Ein im Morast eingesunkenes Pferd hat die Berufsfeuerwehr Graz befreien müssen, denn die 30 Jahre alte Stute drohte nach den heftigen Regenfällen der vergangenen Tage auf der Koppel im Schlamm zu ertrinken. Die alarmierten Einsatzkräfte mussten das Tier mit bloßen Händen und Seilen aus dem Schlamm ziehen.

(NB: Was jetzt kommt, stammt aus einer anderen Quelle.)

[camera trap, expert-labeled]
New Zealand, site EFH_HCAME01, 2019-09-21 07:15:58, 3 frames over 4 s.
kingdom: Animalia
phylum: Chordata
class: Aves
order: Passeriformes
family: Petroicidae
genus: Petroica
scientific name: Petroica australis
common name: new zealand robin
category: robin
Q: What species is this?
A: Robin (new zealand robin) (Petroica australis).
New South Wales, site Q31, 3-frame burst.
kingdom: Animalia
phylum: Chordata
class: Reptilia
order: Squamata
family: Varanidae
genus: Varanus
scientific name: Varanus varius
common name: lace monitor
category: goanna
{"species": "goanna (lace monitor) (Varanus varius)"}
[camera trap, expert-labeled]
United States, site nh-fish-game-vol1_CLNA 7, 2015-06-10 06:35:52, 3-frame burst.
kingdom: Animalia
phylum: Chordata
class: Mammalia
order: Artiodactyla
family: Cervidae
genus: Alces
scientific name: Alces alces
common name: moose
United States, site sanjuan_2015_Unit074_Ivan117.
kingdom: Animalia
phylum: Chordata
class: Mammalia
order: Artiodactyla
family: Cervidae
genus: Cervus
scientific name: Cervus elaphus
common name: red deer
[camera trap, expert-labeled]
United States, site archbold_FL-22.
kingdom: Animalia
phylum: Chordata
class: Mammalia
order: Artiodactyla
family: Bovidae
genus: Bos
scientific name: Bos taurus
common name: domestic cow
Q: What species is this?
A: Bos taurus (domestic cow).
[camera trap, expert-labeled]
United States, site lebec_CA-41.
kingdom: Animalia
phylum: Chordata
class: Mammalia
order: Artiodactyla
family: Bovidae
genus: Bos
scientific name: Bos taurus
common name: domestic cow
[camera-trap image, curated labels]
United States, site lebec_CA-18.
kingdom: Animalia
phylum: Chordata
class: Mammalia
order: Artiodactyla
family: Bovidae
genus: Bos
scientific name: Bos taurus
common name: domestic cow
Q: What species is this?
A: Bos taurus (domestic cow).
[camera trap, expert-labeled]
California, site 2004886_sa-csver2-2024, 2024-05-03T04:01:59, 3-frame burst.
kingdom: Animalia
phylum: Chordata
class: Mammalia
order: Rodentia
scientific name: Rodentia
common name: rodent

Da die Hilfe von schwerem Gerät am Fuchsriegelweg im Osten von Graz nicht möglich war, mussten die 16 Feuerwehrmänner selbst anpacken. Nachdem das Wasser durch eine gegrabene Laufrinne abgeflossen war, banden die Helfer einen Gurt um das rund 600 Kilogramm schwere Pferd. Danach zogen sie die Stute heraus. Nach einer tierärztlichen Versorgung stand das Pferd von selbst auf und "genoss trotz seiner Erschöpfung sichtlich die wiedergewonnene Freiheit," so ein Feuerwehrmann.